### Quoted passage
==================================================
In Step S503, the 2D object recognition unit 152 acquires a partial image from the 2D object detection unit 151, and executes recognition processing on the acquired partial image. The 2D object recognition unit 152 estimates 2D attribute information on the basis of a result of the recognition processing.

In the next Step S504, the 2D object recognition unit 152 determines whether or not a certainty factor of the recognition result in Step S503 is a certain value or more. In a case where the 2D object recognition unit 152 determines that the certainty factor is less than the certain value (Step S504, “No”), the processing is shifted to Step S506. On the other hand, in a case where the 2D object recognition unit 152 determines that the certainty factor is the certain value or more (Step S504, “Yes”), the processing is shifted to Step S505.

In Step S505, the 3D object recognition unit 142 outputs time information indicating the time at which the captured image has been captured, the 2D attribute information, and 2D region information to the I/F unit 160 in an integrated manner.

Meanwhile, as described above, the processing is shifted to Step S506 in the case where it is determined in Step S502 that the luminance of the partial image is not sufficient (Step S502, “No”) or in the case where it is determined in Step S504 that the certainty factor is less than the certain value (Step S504, “No”). In Step S506, the 2D object recognition unit 152 outputs the time information and the 2D region information to the I/F unit 160 in an integrated manner.

After the process in Step S505 or Step S506, the processing is shifted to Step S507. In Step S507, the 2D object recognition unit 152 acquires the integrated time information and 2D attribute information, and outputs the acquired information to the 3D object recognition unit 142.

Returning to the description of the processing on the left side of FIG. 29, in transition from Step S406 to Step S407, the 3D object recognition unit 142 acquires the time information and the 2D attribute information output from the 2D object recognition unit 152 in Step S507.

In Step S407, the 3D object recognition unit 142 determines whether or not the 2D attribute information, which corresponds to the localized speed point cloud constituting the 3D region information acquired in Step S406, indicates a person. In a case where the 3D object recognition unit 142 determines that the 2D attribute information does not indicate a person (Step S407, “No”), the processing is shifted to Step S411. On the other hand, in a case where the 3D object recognition unit 142 determines that the 2D attribute information indicates a person (Step S407, “Yes”), the processing is shifted to Step S408.

In Step S408, the 3D object recognition unit 142 estimates a position and a posture of the person with respect to the localized speed point cloud as the target. In the next Step S409, the 3D object recognition unit 142 determines whether or not a certainty factor of the position and posture estimated in Step S408 is equal a certain value or more. In a case where the 3D object recognition unit 142 determines that the certainty factor is less than the certain value (Step S409, “No”), the processing is shifted to Step S411. On the other hand, in a case where the 3D object recognition unit 142 determines that the certainty factor is the certain value or more (Step S409, “Yes”), the processing is shifted to Step S410.

In Step S410, the 3D object recognition unit 142 updates the corresponding 3D region information on the basis of the position and posture estimated in Step S408.
==================================================
### Supplied material
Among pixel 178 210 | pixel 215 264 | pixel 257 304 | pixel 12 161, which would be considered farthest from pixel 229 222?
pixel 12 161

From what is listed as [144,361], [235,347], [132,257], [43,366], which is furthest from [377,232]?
==================================================
Extend the step-by-step description of the 2D and 3D object recognition processing with the passage that follows its last sentence, which concerns Step S410.

In the next Step S411, the 3D object recognition unit 142 determines whether or not processing for all the localized speed point clouds generated in Step S403 has been completed. When determining that the processing for all the generated localized speed point clouds has not been completed (Step S411, “No”), the signal processing unit 13 returns the processing to Step S403, extracts the next localized speed point cloud from the localized speed point clouds generated in Step S402, and continues the processing.

On the other hand, when the 3D object recognition unit 142 determines that the processing for all the generated localized speed point clouds has been completed (Step S411, “Yes”), the processing is shifted to Step S412. In Step S412, the 3D object recognition unit 142 outputs the time information, the 3D attribute information, and the 3D region information to the I/F unit 160 for all the generated localized speed point clouds.

In the next Step S413, the signal processing unit 13 determines whether or not a monitoring operation by the people flow analysis system 300 has ended. When determining that the monitoring operation has not ended (Step S413, “No”), the signal processing unit 13 shifts the processing to Steps S400 and S500, and acquires the next speed point cloud frame and image frame.

On the other hand, when determining that the monitoring operation by the people flow analysis system 300 has ended (Step S413, “Yes”), the signal processing unit 13 ends a series of the processes according to the flowchart in FIG. 29.

In this manner, the people flow analysis system 300 according to the third embodiment detects and recognizes the person 44 in the target range 30 on the basis of the point cloud acquired from the measurement result of the light detection and ranging unit 11 and the captured image captured by the camera 12. Therefore, the people flow analysis can be executed with higher accuracy.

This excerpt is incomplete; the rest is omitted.